Let me be clear - I think Google Print could be a tremendously valuable resource and that copyright owners are foolish to challenge this product, which will make huge numbers of otherwise obscure books available to general audiences. And I think that it's crazy that copyright law would get in the way of this type of venture. But I think it would take a threat to something like Google's core search engine business - which is widely seen as legitimate and hugely valuable - for Congress to create any meaningful restrictions on the scope of copyright protection. And that's ultimately what we need - not some disingenuous attempt by a court to distinguish Google Print from search engines in order to avoid a disastrous result.
Maybe I'll regret having said this in 10 years of Congress doesn't do its job, but in the meantime, I'm rooting for the Authors Guild. Call me crazy.
UPDATE: One of the comments below suggested that Congress was too much in the pocket of the content industry and would force search engines and the like to adopt some type of filtering mechanism if there was a statutory response. I'm skeptical of that, partially because I think there's a constituency supporting Google, but also because I don't think it's that easy to differentiate the search engines from the content providers anymore. Case in point: I understand that Yahoo! is among the big proponents of the US signing onto a broadcasting/webcasting right that has been operational in Europe for a while. So Yahoo! would have to decide which part of its business it would spite on any legislation related to filtering.
It's always risky relying on the good sense of Congress. But assuming that's the ultimate goal, shouldn't we (Google and all of us) be demanding that Congress fix the law irrespective of the Author's Guild lawsuit? I recognize that Congressional decision-making may be fundamentally broke, but if we all seem to agree that search engines are a good idea, why do we need a crisis to codify their existence? Eric.
Posted by: Eric Goldman at September 24, 2005 07:30 AM
If it were up to us, it wouldn't require a crisis, but Congress has shown an inability to recognize the costs of excessively broad copyright protection. So I suspect it will take a threat to something like Google to wake them up.

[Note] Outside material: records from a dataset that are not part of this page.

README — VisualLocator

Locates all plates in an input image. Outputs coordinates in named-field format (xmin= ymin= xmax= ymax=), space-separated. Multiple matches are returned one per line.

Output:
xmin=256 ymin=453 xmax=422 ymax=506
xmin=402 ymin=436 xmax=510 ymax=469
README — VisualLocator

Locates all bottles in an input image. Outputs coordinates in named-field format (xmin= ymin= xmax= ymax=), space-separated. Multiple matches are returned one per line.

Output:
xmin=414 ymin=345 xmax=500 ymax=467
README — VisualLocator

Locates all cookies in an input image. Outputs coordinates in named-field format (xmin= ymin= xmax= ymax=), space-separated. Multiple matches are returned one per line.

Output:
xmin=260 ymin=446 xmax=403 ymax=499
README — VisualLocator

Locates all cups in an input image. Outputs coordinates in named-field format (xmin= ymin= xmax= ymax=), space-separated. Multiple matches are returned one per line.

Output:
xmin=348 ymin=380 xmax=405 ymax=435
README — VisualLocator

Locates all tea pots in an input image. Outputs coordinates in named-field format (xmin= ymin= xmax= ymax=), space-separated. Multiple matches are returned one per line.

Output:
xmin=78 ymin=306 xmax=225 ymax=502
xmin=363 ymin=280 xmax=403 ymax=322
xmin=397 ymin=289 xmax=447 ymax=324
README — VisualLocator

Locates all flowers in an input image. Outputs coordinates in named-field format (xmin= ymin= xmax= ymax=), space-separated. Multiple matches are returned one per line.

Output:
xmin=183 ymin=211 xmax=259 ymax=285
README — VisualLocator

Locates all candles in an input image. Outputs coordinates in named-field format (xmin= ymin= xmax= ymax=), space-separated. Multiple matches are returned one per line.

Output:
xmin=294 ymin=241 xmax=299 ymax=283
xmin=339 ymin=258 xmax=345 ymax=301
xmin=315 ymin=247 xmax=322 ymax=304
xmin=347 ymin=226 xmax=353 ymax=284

Posted by: Mark McKenna at September 24, 2005 07:22 PM
The likely result, if Congress were to get involved with protecting search engines, would be
(1) some very narrowly-crafted copyright exemption for creating search engines (and nothing else), plus
(2) a bunch of extra clauses requiring a broad class of information-related service providers (not just search engines) to implement arbitrary technologies like DRM and filtering at the whim of content providers.
Currently both Republicans and Democrats are firmly in the hands of the content cartel lobby. As long as this political situation persists, you don't want Congress getting anywhere near copyright law.
Posted by: Cog at September 25, 2005 01:30 PM
If the legislative response was to Grokster, I'd agree with you. But I think Google is a much more sympathetic counter-story, and it has plenty of money to throw at this issue. So I think there's likely to be a constituency opposing the content industry on this, and that should lead to a different kind of resolution than we normally get.